Por Enrique Saldaña Sepúlveda.- Hay un tipo de prosa que registra la tranquilidad de lo intrascendente, que avanza en el vaivén de los días que son siempre iguales, de las tardes iguales, con el sol golpeando por las calles polvorientas y las casas durmiendo la modorra de los minutos que pasan. Tedio de las tardes y de los días que pasan, gente que aparece, tipos reconocibles en uno y otro pueblo; las mismas acciones, los mismos encierros; las mismas vidas vueltas sobre sí, ensimismadas, silenciosas, vidas que llegan, que pasan, se van. Vidas que no bullen en la vorágine de las grandes cosas; vidas que se dejan vivir, vidas mínimas, estampas mínimas. Es el Chile que fue hace poco menos de 100 años, es el Chile que todavía se sigue respirando, es la vida de provincia de la que nunca hemos escapado.
“Las sombras iban amalgamándose por sobre la techumbre. Luego descendían circularmente y el pueblo quedaba encerrado, sin ninguna conexión con el mundo. Durante un rato nos rodeaba el vacío. Desde más allá corría una voz. Un galope leve […]”,
“Estampas”, le llama el narrador en su primera edición de 1928. Estampas que fijan el presente del espacio y que captan su esencialidad. Una fijación del ensueño que se produce en ese estado de vigilia en los que vienen los recuerdos como en un tropel calmo. Antítesis que la escritura soporta y muestra. Recuerdos de una infancia lejana y cuya secuencia de imágenes avanzan, así nada más, para configurar una descripción estable de un espacio estable. El ojo que mira es el del niño que fue y que afirma esa somnolencia: “En un pueblo donde para vivir no es menester el esfuerzo, ni nadie se pregunta para qué vive ni la inquietud halla albergue […]”. Un ojo que registra y que detiene la velocidad de los días, un ojo que obliga a la contemplación, tal cual lo entiende Bachelard, para llevar “el signo de lo infinito”.

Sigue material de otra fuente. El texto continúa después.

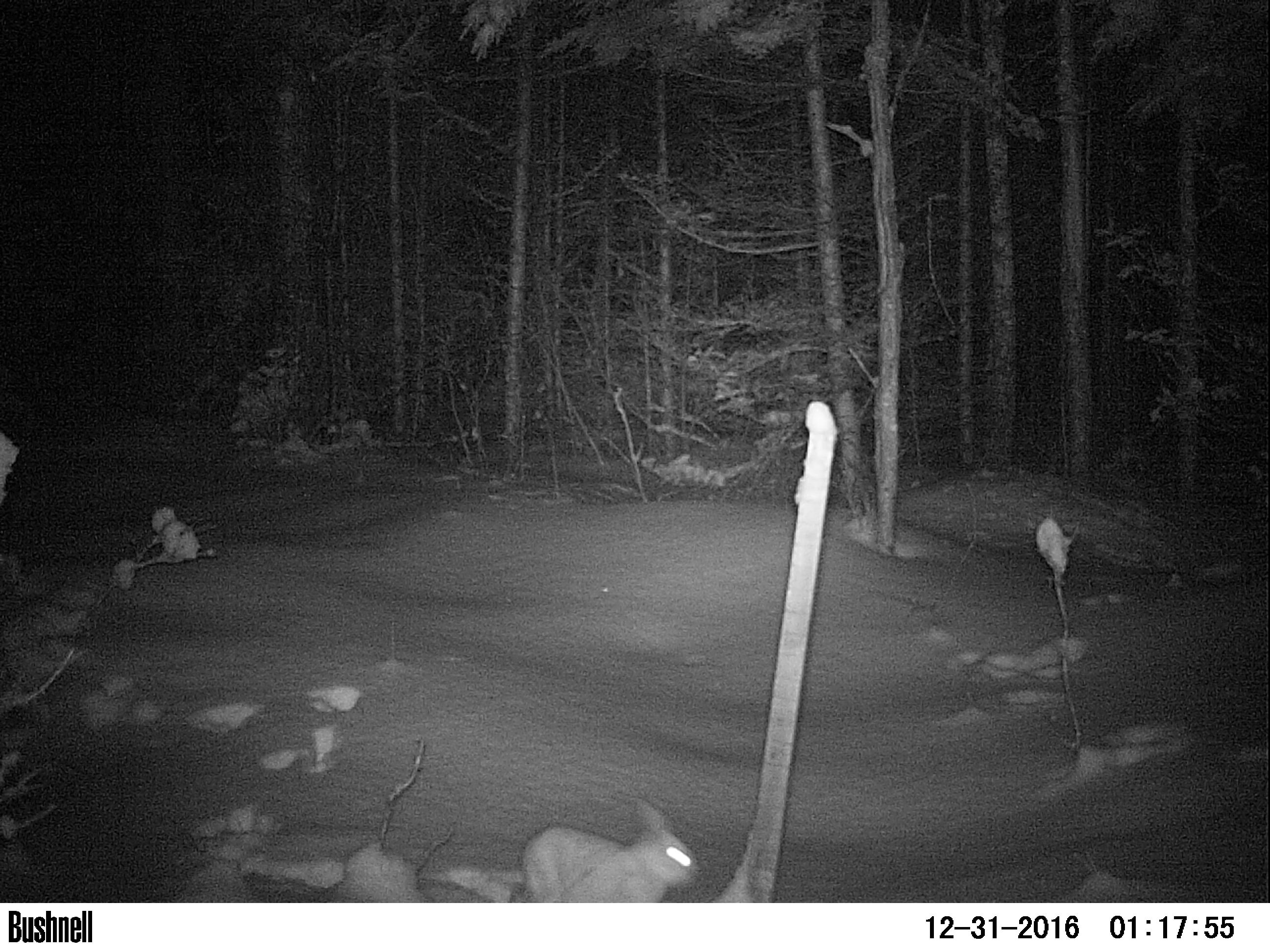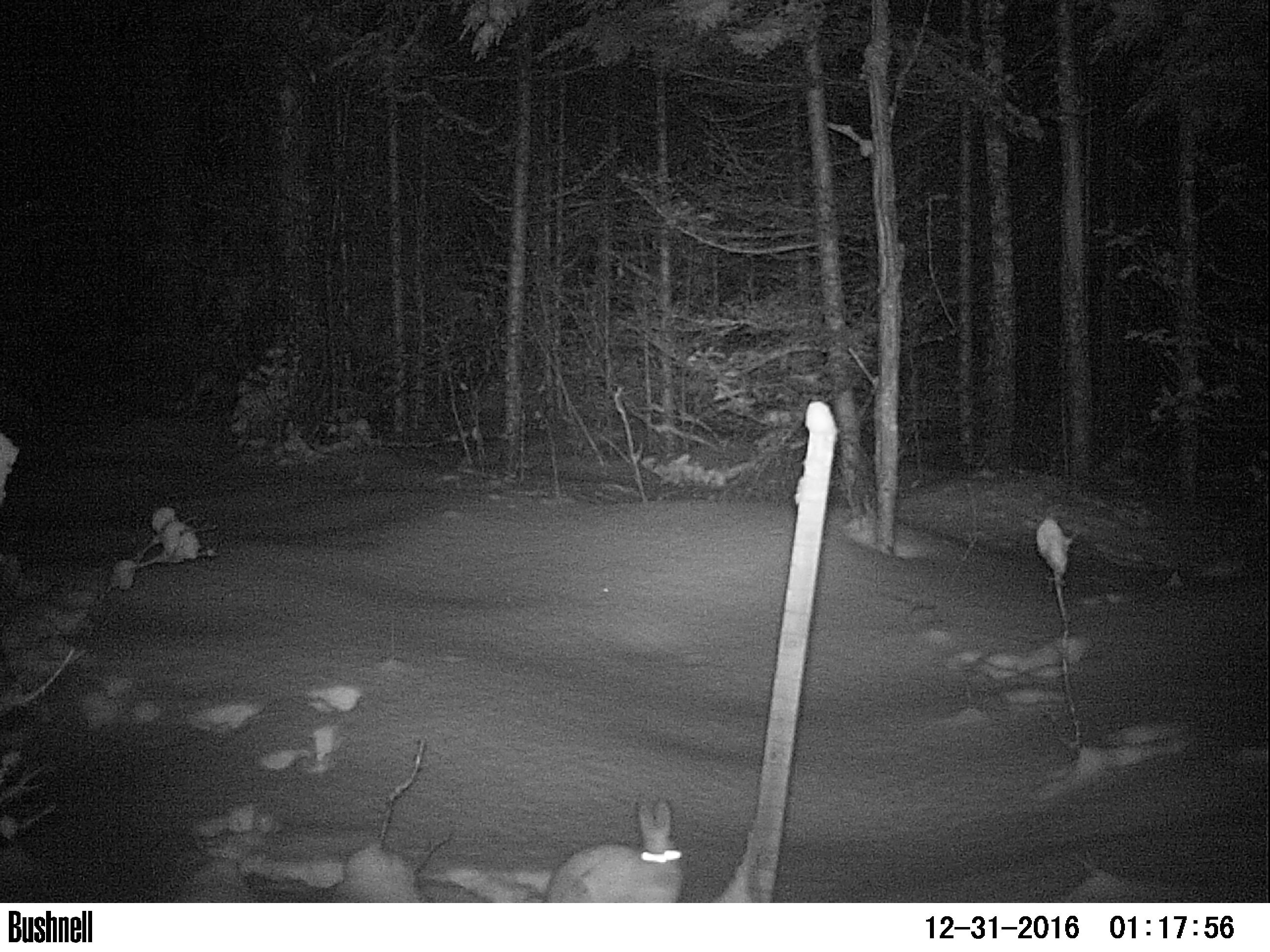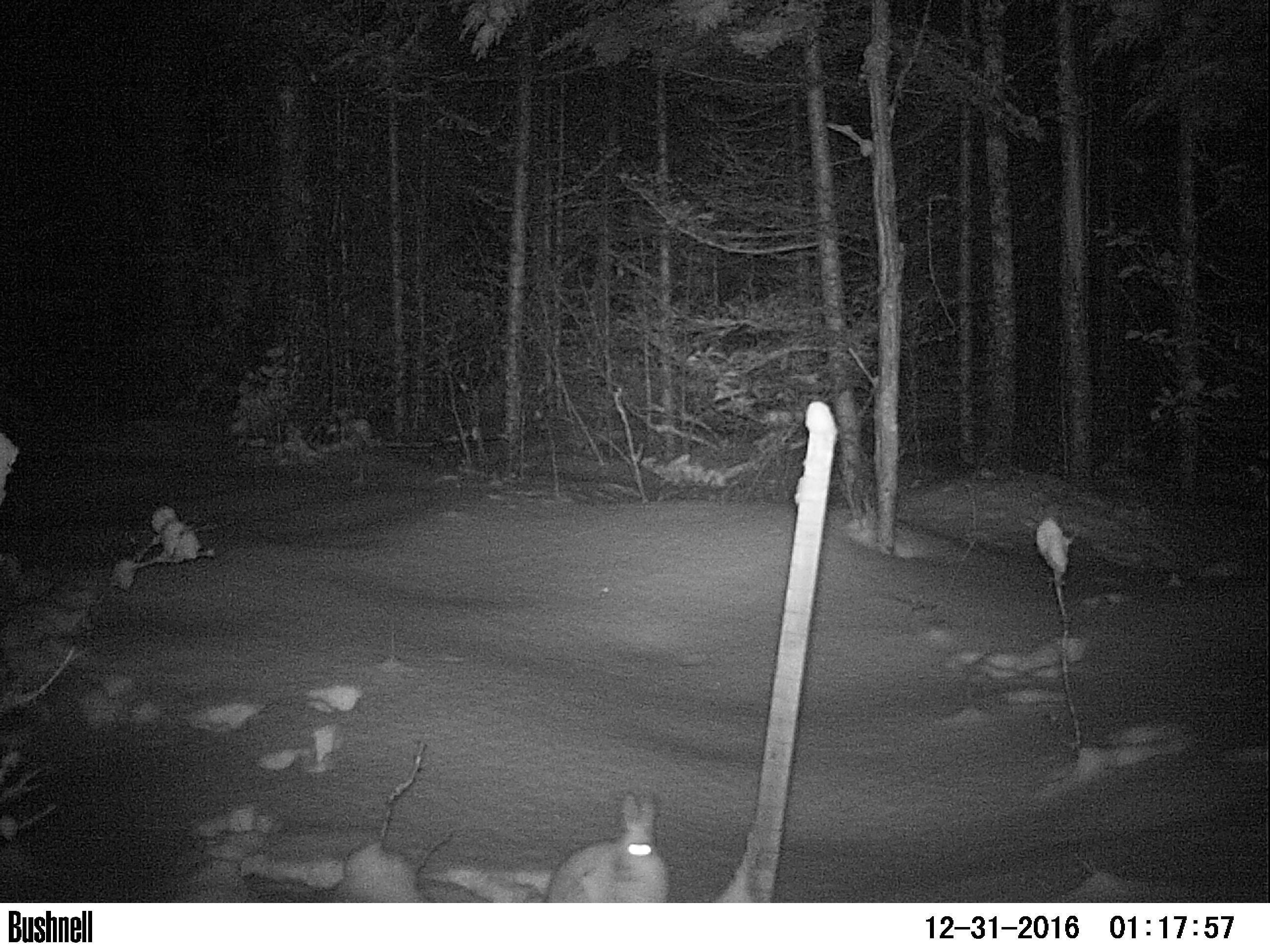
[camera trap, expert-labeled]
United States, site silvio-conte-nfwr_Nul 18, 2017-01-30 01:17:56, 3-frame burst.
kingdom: Animalia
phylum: Chordata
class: Mammalia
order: Lagomorpha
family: Leporidae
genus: Lepus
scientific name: Lepus americanus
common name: snowshoe hare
Snowshoe hare (Lepus americanus).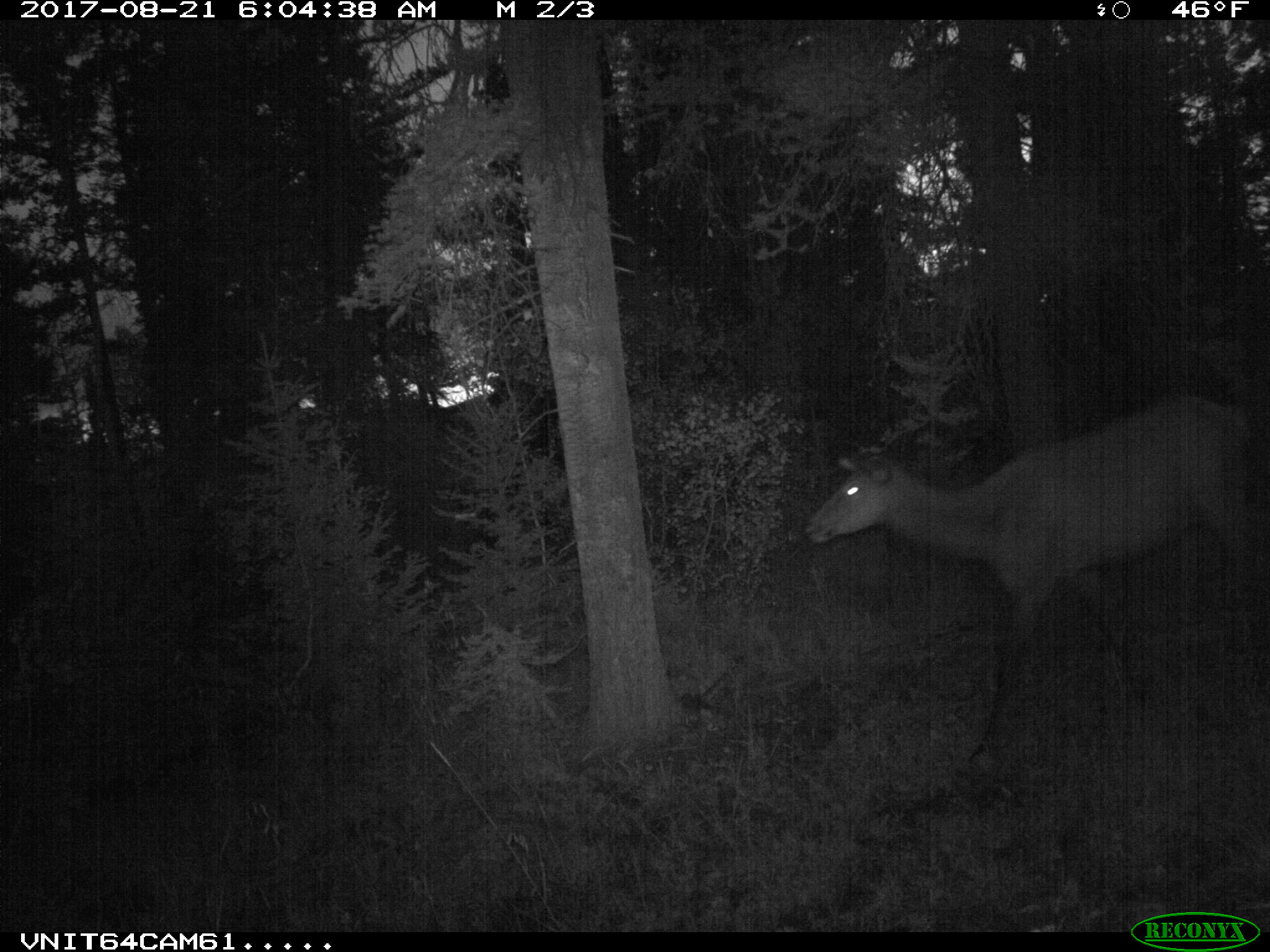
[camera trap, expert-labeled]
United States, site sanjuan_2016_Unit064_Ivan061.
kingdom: Animalia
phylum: Chordata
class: Mammalia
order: Artiodactyla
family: Cervidae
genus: Cervus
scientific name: Cervus elaphus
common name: red deer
Cervus elaphus (red deer).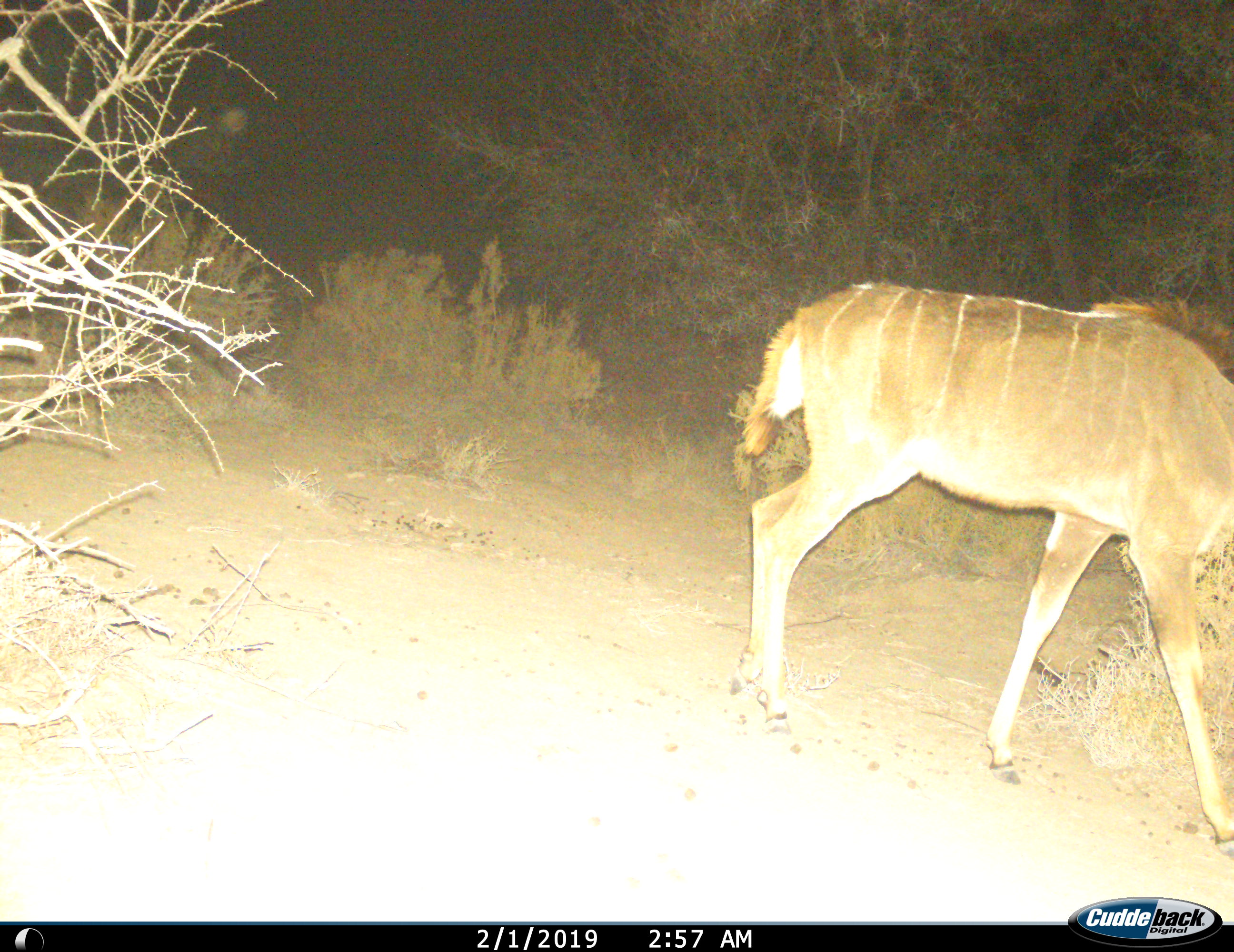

Y es en el espacio que queda registrado por donde se escurren las vidas de sus habitantes: el almacén que espera la llegada de la noche para atender a una concurrencia escasa de anécdotas; el asesinato de un viejo en un pueblo “en donde la muerte era una abstracción”; ánimas que de pronto se dejan sentir, anunciando la presencia de tesoros; los azotes del profesor de escuela a sus alumnos olvidadizos; las calles que soportan un caserío colonial venido a menos y que se pierde allá, por donde está el cementerio y pace el único burro del pueblo. Alhué soporta sus silencios y los gemidos de la viuda que recibe de tarde en vez a Ismael. Alhué se echa a las calles para cobrar venganza de Judas, el traidor, colgado y quemado, muy cerca de sus monedas, las que cobró, las que pagaron como premio a su traición.
Alhué es el Chile que respira a provincia, por más que el progreso pise nuestros talones. Alhué es el Chile que despierta en su precariedad y que la masca silencio adentro. Alhué es el presente en que todos los días parecieran ser los mismos; las mismas tardes, las mismas noches; los mismos dolores, las mismas angustias. Alhué se nos repite en este presente, como estampa fija, sujeta al miedo y a la desesperanza; como estampa que no cambia, que no se mueve. Alhué es el Chile que muerde su pobreza, que siente el reloj de su pobreza y que de tarde en vez, para esos días Santos, se despierta para vengar la traición de Judas que arrastrado por un burro es vapuleado en la plaza.